Bird Control

Bird Control Miami

The feral pigeon is generally blue-gray with white rump; has iridescent feathers on head and neck; two broad black bars across each wing and a broad dark band across the end of the tail. They also can display white, brown and gray plumage. The feral pigeon is the number one urban pest bird. Large numbers exists in every city across the country.


Pigeons are responsible for untold millions of dollars of damage each year in urban areas. The uric acid in their feces is highly corrosive. Also, debris from roosting flocks can build up, backing up gutters and drains thus causing damage to the roofs and other structures.

Extensive damage to air conditioning units and other roof top machinery is commonplace. There are also other economic costs that can be associated from pigeons taking up residence such as slip and fall liability and projection of an unclean, dirty company image.

Besides physical damage, the bacteria, fungal agents and ectoparasites found in pigeon droppings sometimes represent a health risk.


Termite Dr. provides a wide variety of solutions available for handling a pigeon infestation. The best solution for pigeon problems, is complete exclusion with a 2″ mesh StealthNet. Many ledge problems can be solved by using products such as birdcoil, birdwire, birdflite, birdspikes, as well as birdflex track. When bird pressure is heavy in an area, exclusion work must be accompanied by flock dispersal methods like trapping or use of moving predator effigies like the rotating Screech Owl. Flock dispersal alone is not a long term solution especially in medium – heavy pressure situations like when there are food/water/shelter sources at the site.

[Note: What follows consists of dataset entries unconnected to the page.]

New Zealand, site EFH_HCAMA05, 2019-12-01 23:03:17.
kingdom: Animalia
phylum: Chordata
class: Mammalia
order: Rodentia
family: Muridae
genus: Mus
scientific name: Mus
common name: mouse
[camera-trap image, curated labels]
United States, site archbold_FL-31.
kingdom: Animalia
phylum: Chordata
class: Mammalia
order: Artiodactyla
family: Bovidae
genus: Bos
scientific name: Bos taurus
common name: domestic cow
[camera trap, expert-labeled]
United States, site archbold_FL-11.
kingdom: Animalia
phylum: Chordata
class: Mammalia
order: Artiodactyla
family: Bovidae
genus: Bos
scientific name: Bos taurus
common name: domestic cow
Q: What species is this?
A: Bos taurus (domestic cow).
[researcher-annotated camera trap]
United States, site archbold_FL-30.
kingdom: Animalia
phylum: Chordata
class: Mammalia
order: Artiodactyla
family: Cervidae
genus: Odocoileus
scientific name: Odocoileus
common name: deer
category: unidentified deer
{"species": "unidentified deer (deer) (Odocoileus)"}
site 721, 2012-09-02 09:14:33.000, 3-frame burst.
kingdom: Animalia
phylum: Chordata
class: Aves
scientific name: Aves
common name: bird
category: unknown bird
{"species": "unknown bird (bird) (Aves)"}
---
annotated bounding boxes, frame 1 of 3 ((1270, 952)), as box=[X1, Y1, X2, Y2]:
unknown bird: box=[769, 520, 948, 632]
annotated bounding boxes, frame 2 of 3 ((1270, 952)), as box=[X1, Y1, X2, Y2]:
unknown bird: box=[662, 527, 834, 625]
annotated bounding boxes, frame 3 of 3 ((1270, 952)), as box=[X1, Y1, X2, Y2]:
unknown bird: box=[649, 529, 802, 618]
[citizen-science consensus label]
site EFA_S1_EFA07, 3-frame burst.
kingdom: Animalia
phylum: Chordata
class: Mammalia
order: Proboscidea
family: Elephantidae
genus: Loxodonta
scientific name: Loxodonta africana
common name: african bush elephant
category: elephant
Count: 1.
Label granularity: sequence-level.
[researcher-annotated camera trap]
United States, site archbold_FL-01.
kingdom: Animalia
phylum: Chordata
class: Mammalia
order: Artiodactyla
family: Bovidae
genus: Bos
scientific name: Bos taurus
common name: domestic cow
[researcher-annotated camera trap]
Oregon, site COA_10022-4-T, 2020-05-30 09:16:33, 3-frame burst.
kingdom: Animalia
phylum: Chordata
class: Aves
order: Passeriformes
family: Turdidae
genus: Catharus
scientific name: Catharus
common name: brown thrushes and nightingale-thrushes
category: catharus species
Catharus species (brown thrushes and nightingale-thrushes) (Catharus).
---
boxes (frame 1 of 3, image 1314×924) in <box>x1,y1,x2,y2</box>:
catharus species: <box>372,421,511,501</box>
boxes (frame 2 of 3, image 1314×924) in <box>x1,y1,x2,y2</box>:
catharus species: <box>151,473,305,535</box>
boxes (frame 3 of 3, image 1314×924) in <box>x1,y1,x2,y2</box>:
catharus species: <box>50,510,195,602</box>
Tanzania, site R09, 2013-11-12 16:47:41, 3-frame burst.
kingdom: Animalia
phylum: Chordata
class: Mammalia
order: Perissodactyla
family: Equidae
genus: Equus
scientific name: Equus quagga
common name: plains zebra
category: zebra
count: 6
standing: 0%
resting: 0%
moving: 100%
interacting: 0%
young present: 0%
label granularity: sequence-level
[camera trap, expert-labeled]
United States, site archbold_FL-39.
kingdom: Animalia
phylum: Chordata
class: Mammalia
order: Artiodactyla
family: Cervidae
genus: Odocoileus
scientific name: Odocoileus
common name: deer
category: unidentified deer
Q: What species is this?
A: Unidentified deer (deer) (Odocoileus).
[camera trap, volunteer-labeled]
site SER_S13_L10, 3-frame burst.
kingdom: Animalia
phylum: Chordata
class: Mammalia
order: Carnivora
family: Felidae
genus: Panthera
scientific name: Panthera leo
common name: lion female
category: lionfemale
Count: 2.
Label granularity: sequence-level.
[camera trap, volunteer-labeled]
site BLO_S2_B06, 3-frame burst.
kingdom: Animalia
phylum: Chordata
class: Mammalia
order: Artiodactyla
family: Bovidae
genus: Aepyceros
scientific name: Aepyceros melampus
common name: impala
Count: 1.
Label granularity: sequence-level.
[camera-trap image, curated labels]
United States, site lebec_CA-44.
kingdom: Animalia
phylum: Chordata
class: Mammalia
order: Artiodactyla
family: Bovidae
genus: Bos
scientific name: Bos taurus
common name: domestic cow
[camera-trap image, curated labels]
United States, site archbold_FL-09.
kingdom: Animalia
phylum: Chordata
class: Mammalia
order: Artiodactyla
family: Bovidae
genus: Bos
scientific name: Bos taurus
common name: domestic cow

Nest building is very simple and often consists of a few stiff twigs. The male will pick the site. They prefer small flat areas away from the ground. Look for nests along a building ledges, bridge supports, air conditioning units, window sills and the like. In crowded flocks, pigeons will even forgo nest building and lay eggs directly on a protected ledge.


Pigeons are monogamous and a mating pair will typically have three or four broods a year. The female will usually lay two or sometimes three eggs at a time. The eggs are a solid bright white color. The eggs take roughly 18 days to hatch and 35 more days before the fledglings leave the nest.


Pigeons are not migratory. The natural instinct is to stay near their birth site.
This trait gives the pigeon a very determined personality when it comes to roosting at a particular site, much to the dismay of the inexperienced pest control technician.

The daily cycle of a pigeon is to roost at night, feed in the morning and loaf in the afternoon. The seasonal cycle is as follows; courtship in the early winter, nest building in late winter and breeding in the spring. However, in warm climates, breeding will occur year round. Pigeons molt once a year in late summer.